Diana: deusa romana identificada com a Ártemis dos gregos. É a deusa da caça e a irmã gémea de Apolo. Para os romanos, Diana é principalmente a deusa da castidade e da luz da lua. Assim, representando nas fontes dos planetas a Lua, está relacionada, pela simbologia astrológica, com o centro emocional da pessoa e o seu lado inconsciente. O facto de a Fonte de Diana estar presente no início da escadaria é bem interessante, pois um dos sinais que muitas vezes se encontra no princípio da Obra Alquímica é precisamente o arco e a flecha, indicando que se está no caminho certo.

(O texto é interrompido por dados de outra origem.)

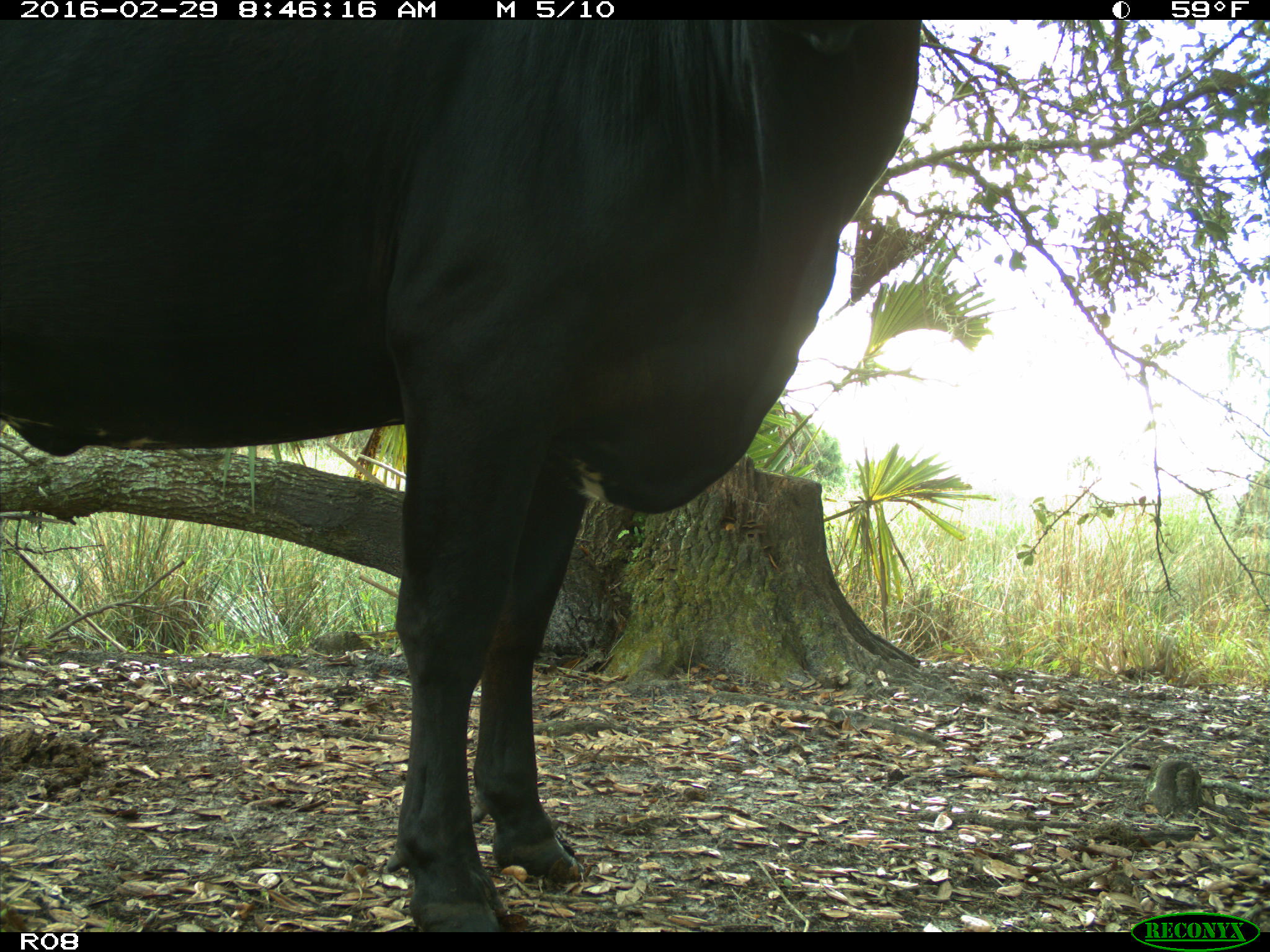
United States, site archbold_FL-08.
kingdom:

Capela da Prisão de Cristo (ou da Traição) com a Fonte de Diana.
Na Capela da Traição está representada a traição de Judas. A inscrição diz: Manus injecerunt in Jesum, et tenuerunt eum. Math. 26, 50- "Lançaram as mãos a Jesus e o prenderam".

4ª fonte: Fonte de Marte
Símbolos: pistola, espada e flecha; esfera armilar.
Prosseguindo a escalada vamos encontrar a Fonte de Marte com os seus atributos guerreiros. Astrologicamente, Marte é a energia, a vontade, o ardor, a tensão e a combatividade. No homem, é o combate dos desejos e das paixões. Alquimicamente está associado ao Ferro.
Para a Alquimia:
  • os metais são os elementos planetários do mundo subterrâneo;
  • os planetas, os metais do céu: o simbolismo de uns e de outros é paralelo;
  • os metais simbolizam energias cósmicas solidificadas e condensadas, com influências e atribuições diversas" (Dicionário dos Símbolos, J. Chevalier).
Marte: deus da guerra, poderá estar aqui associado com o guerreiro místico, ora o valor de um guerreiro místico provem do seu desapego face à vida material. Na simbologia astrológica, Marte é acção, motivação para agir, coragem, força e vontade pessoal. O poder do guerreiro místico residia precisamente no exercício da vontade. Simboliza a força bruta. (Chevalier e Gheerbrant, 1998).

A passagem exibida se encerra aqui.